Crescendo in GB, mi viene spontaneo collegare il concetto di “reform” a modifiche di importanza strategica all’impianto legislativo. L’esempio lampante per ogni britannico è e resta il Great Reform Act del 1832, che abolisce le Rotten Borough (circoscrizioni parlamentari con pochi o pochissimi abitanti), sostituendoli con le circoscrizioni più moderne. L’effetto è stato dirompente, abolendo la possibilità per pochi ricchi di acquistare un seggio alla Camera e costringendo tutti all’elezione. Questa per me è Reform.
Poi arrivo in Italia e sento parlare di “riforma” ad ogni angolo della strada. Non ci vuole molto per capire che la “riforma” italiana non è la “reform” inglese, ma una modestissima modifica, spesso in peggio, di un impianto legislativo decrepito e disfunzionale, preparata da un parlamento incredibilmente privo di coloro che in GB si chiamano “legal draughtsmen”, ossia professionisti specializzati nella stesura delle proposte di legge. In Italia invece, si lascia tutto ai dilettanti dei partiti politici e persino ai lobbisti, che regolarmente causano più guai di quanti trovano.
A questo punto, allargando il discorso dall’etimo al contenuto, mi preoccupa non poco il concetto di applicare questo misero procedimento di “riforma” alla costituzione, ossia all’architettura del nostro convivere in società in Italia. Se fosse una “reform”, se ne potrebbe parlare: è palese che la costituzione italiana, checché se ne dica in sede di auto convincimento che non tutto è perso, non è per niente “la più bella del mondo”: è disfunzionale qualsiasi strumento che prevede una perfetta equivalenza tra le due camere e, tra l’altro, che ha permesso l’ossificazione dell’oligarchia che attualmente sta distruggendo il poco senso rimastoci di democrazia e partecipazione in un leale processo di condivisione e compromesso. Ma non merita di essere il soggetto di una “riforma” all’italiana, che si sa già in anticipo sarà ancora una volta la classica “botched job” (un lavoro raffazzonato, fatto con i piedi), come il Porcellum.

In una democrazia che si rispetti, con un Parlamento che si rispetti, le riforme (quelle vere, non intendo le modifiche alla spicciola di leggi e leggine cui in Italia si ha il vezzo di dare il nome onorevole di “riforma”) si fanno in Parlamento. Per una riforma di primaria importanza, del sistema che governa il nostro convivere nella moderna e complessa società contemporanea, in molti paesi il Parlamento (non il governo) crea una Commissione parlamentare che studi la questione, chiamando anche a testimoniare una grande varietà di esperti, “saggi” e rappresentanti della società civile.
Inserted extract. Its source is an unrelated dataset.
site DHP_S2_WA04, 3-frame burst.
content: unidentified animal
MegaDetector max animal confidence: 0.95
Ma un Parlamento che si rispetti in una democrazia che si rispetti non delega lo studio della questione totalmente a quei saggi, rinunciando alla propria responsabilità nei confronti degli elettori. Ad ognuno il suo ruolo: al Parlamento il ruolo di studiare, prendere iniziative e legiferare; ai saggi il ruolo di testimoniare e portare la varietà delle esperienze.
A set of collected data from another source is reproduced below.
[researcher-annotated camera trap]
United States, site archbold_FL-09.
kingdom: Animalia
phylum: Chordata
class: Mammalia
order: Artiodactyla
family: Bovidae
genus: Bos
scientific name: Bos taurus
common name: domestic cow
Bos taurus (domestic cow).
Se il Parlamento (o il governo per esso) sente l’esigenza di delegare il suo ruolo di iniziativa a saggi esterni, significa che non ha al suo interno gli esperti capaci di formulare proposte per le riforme necessarie a questo paese: significa che il Parlamento è composto da incapaci e incompetenti in materia di legiferazione e di governo.


L’Italia ha bisogno di una reform vera, non di altre patetiche riformucce e modifiche per portare l’acqua al mulino dei soliti noti. Ma è prigioniera di se stessa.

 Se l’Italia è prigioniera di se stessa, la prima reform non è forse quella di liberarla o di liberarsi?